Dismantling Johnson’s war on poverty


Did American liberalism peak under President Lyndon B. Johnson? New York Times best-selling author Joshua Zeitz joined Salon’s executive editor Andrew O’Hehir on “Salon Talks” to examine the nearly five years LBJ spent as president and how he was able to roll out the most sweeping social improvement plan since the New Deal, called the “Great Society,” along with vowing to end poverty and racial injustice.

Zeitz’s new book “Building the Great Society” explores Johnson’s “legislative mastery,” he said on “Salon Talks.” The Civil Rights Act, the Voting Rights Act, Medicare and Medicaid and the Air and Water Quality Acts all were made law under Johnson. Zeitz offers a detailed look into his administration and how it set into motion the idea that in a booming post-war economy you didn’t need to redistribute wealth and privilege, but rather grow the economic pie.

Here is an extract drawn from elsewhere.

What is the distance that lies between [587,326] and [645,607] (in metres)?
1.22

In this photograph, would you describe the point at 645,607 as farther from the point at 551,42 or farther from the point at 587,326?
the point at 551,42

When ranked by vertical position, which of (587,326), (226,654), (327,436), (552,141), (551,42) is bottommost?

“One way to really secure a legacy for yourself is to hire people who actually know what they’re doing,” Zeitz said. Since Johnson, Republicans have been working to dismantle LBJ’s vision for America. The open question today is, will presidential aides surrounding President Trump be able to realize his vision?

To hear more about LBJ and the Great Society, watch the full interview above.Tune into SalonTV's live shows, "Salon Talks" and "Salon Stage", daily at noon ET / 9 a.m. PT and 4 p.m. ET / 1 p.m. PT, streaming live on Salon, Facebook and Periscope.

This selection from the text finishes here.